Режиссер «Лондонского треугольника» — спектакля, в котором вы сыграли, — Дмитрий Астрахан славится постановкой жанровых зрелищ, ориентированных на массового зрителя. Удалось ли вам найти с ним общий язык?

Дело в том, что Дмитрий Хананович, во‑первых, был художественным руководителем театра и в БДТ поставил, если мне не изменяет память, 2 спектакля. И уж точно это были интересные постановки. «Лондонский треугольник» — классическая психологическая мелодрама. Я бы назвал даже все это МХАТом 50‑х годов. Дмитрий — мастер своего дела. Что такое режиссура? Выстраивание зрительского восприятия: тут засмеются, здесь заплачут, тут похлопают, а здесь встанут и устроят овацию — в этом он фактически никогда не ошибается. Другое дело, что тут есть еще и Александр Галибин — мастер с большой буквы. И есть малоопытный, но довольно жесткий Александр Гордон. И еще Джульетта Геринг, которая вся отдается роли (на моей памяти это ее первая главная роль). Другое дело, что стилистически «Лондонский треугольник» мне не нравится, потому что это не моя эстетика. Но это не мешает мне понимать задачи и даже испытывать, сыграв 4-5 раз, актерское удовольствие на сцене. Вообще, ничего тяжелее за те два с небольшим часа, что идет спектакль, я не исполнял. Конечно, есть актеры, которые служат в театре, играют все, что дают. И, как правильно сказал Ролан Быков, чтобы сложилась одна актерская судьба, 400 должны разрушиться. Так и бывает.

В своих телепрограммах вы часто выступаете в роли судьи. В данном случае ситуация другая: после театральной премьеры вердикты выносят критики и публика. Эти оценки совпадают с вашими ожиданиями?

Вы знаете, я давно уже не работаю на оценку. Я все свои экзамены сдал. Как говорит тот же Астрахан, все мои учителя уже умерли. Нет, эмоционального поощрения за громадную проделанную работу, может быть, я и ждал от близких людей. Но не больше: и на профессиональную критику, и на разбор того, стоит ли мне этим заниматься или не стоит, у меня давно закрыты уши. Это только мешает. Ведь спектакль пока еще не состоялся, он будет играться какое-то время. но что с ним будет дальше — неизвестно. Поэтому любое мнение, которое раздается со стороны, может только напортить, а никак не помочь.


Вы отрицательно относитесь к высказыванию мнений?

Записанные данные –
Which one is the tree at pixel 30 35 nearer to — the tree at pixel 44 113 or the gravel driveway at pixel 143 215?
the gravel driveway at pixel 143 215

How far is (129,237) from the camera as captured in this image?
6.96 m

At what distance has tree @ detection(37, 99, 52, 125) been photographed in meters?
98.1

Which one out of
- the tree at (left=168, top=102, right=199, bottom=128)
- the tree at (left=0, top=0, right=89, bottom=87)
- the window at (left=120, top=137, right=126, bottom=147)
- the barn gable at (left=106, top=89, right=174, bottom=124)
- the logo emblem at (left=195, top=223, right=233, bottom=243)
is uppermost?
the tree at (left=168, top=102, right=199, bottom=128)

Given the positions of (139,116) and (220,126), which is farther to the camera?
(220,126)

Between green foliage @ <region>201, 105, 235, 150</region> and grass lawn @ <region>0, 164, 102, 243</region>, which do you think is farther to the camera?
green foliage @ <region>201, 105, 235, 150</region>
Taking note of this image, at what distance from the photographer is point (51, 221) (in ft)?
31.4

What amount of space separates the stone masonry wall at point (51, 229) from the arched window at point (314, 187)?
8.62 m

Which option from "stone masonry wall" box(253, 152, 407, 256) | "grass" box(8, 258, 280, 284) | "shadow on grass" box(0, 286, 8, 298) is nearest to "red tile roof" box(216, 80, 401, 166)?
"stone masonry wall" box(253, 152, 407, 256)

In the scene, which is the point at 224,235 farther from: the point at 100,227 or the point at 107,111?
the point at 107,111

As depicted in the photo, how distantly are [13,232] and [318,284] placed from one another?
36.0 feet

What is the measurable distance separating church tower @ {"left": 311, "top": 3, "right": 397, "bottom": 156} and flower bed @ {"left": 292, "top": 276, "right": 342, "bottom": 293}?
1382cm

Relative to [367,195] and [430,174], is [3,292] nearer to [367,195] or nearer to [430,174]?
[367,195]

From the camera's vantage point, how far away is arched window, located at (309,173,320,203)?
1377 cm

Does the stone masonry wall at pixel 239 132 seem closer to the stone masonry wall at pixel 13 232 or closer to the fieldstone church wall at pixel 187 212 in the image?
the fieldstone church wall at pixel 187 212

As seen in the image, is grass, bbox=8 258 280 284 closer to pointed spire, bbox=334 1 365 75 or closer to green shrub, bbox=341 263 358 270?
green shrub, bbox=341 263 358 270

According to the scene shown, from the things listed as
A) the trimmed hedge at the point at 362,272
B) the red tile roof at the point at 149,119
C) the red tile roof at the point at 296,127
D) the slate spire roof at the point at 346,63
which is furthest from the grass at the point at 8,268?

Задание –
Объясните, пожалуйста, в одном–трех предложениях, почему интервьюируемый в отрывке интервью не прислушивается к мнениям со стороны о спектакле.

Ответ –
Он считает, что сторонние мнения только мешают: спектакль пока еще не состоялся, будет играться какое-то время, а что с ним будет дальше, неизвестно. Поэтому любое мнение со стороны, по его словам, может только напортить, а никак не помочь.